This is a question from CLRS book. (Chapter 32, string matching, the question is the problem for the whole chapter, it's in the end of the chapter)
Let $y^i$ denote the concatenation of string y with itself $i$ times. For example, $(ab)^{3}$ = $ababab$. We say that a string $x\in X$ has repetition factor $r$ if x = $y^{r}$ for some string $y\in X$ and some $r > 0$. Let $p(x)$ denote the largest $r$ such that $x$ has repetition factor $r$. Give an efficient algorithm that takes as input a pattern $P[1..m]$ and computes the value $p(P_i)$ for $i = 1, 2,\dots,m$. What is the running time of your algorithm?
I found an answer like this: First compute Prefix function (based on the prefix function from the book), so we return $π$. Then, Suppose that $π[i] = i −k$. If $k|i$, we know that $k$ is the length of the primitive root, so, the word has a repetition factor of $\frac{i}{k}$. We also know that there is no smaller repetition factor $i$. Now, suppose that we have $k$ not dividing $i$. We will show that we can only have the trivial repetition factor of 1. Suppose we had some repetition $y^{r} = \Pi$. Then, we know that $π[i] ≥ y^{r}−1$. However, if we have it strictly greater than this, this means that we can write the $y$’s themselves as powers because we have them aligning with themselves.

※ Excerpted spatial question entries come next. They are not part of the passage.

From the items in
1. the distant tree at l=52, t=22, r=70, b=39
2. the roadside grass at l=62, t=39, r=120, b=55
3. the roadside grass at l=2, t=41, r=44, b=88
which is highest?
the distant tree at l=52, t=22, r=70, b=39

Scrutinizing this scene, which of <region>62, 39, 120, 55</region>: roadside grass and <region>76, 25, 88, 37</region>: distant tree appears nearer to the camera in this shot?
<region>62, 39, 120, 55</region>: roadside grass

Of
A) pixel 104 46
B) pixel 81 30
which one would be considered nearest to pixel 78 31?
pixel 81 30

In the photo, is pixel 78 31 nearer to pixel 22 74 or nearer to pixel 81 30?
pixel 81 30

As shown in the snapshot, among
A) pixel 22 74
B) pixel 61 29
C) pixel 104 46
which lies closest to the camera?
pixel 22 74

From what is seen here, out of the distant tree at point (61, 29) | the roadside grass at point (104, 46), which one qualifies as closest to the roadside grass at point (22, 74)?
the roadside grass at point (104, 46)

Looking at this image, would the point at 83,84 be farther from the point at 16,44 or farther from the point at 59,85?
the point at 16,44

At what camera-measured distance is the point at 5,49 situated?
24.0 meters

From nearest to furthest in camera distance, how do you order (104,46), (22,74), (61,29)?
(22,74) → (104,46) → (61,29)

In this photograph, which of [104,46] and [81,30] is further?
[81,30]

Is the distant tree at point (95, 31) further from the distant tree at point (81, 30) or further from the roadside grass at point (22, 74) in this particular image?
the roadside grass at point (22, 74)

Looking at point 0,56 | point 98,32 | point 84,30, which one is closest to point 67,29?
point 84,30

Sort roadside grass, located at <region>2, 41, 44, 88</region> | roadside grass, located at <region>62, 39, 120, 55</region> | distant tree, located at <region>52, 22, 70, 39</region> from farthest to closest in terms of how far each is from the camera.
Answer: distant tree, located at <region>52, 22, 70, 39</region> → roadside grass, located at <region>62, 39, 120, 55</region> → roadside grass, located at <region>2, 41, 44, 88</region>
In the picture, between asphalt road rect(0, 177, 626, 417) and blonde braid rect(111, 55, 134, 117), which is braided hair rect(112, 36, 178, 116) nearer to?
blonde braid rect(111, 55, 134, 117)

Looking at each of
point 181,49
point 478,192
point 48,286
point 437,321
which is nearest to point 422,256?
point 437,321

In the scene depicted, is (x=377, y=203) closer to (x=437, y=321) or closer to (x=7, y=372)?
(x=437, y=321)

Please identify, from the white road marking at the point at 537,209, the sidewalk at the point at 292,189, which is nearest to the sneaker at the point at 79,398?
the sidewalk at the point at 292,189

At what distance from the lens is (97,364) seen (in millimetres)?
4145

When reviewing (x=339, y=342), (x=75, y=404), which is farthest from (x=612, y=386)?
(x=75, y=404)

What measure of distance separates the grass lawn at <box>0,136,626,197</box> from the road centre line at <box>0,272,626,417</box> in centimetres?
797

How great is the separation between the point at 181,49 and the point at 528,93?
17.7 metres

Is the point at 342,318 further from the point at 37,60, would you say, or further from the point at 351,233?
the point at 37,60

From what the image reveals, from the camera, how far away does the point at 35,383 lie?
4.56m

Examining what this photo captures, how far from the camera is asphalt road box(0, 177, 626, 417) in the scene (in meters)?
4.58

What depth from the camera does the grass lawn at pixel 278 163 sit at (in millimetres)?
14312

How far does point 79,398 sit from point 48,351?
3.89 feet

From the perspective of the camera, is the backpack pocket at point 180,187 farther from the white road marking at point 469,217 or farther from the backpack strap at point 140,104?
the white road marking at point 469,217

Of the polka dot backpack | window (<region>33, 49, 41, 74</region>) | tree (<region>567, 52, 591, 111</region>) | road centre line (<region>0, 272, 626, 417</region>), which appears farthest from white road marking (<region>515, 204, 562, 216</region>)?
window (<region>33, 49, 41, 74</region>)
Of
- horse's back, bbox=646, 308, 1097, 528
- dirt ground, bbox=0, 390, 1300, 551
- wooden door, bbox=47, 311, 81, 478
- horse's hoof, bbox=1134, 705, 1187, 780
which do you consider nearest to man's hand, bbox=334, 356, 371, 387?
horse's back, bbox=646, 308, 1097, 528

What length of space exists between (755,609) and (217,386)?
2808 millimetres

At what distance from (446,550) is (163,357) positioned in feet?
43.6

COMPUTE-PREFIX-FUNCTION (P)
1 m = P.length
2 let π be a new array
3 π[1]= 0
4 k = 0
5 for q = 2 to m
6 while k > 0 and P[k+1] != P[q]
7 k = π[q]
8 if P[k+1] != P[q]
9 k = k + 1
10 π[q] = k
11 return π
The prefix function is a part of KMP algorithm
KMP-MATCHER (T,P)
1 n= T.length
2 m =P.length
3 π=COMPUTE-PREFIX-FUNCTION (P)
4 q= 0 // number of characters matched
5 for i = 1 to n // scan the text from left to right
6 while q > 0 and P[q+1] != T[i]
7 q= π[q] // next character does not match
8 if P[q+1] == T[i+1]
9 q = q + 1 // next character matches
10 if q == m // is all of P matched?
11 print “Pattern occurs with shift” i - m
12 q=π[q] // look for the next match
I can't still really understand completely the answer. Why should we suppose $k$ not dividing $i$? And the explanation for the case of $k$ not dividing $i$, the repetition factor is 1, is confusing to me.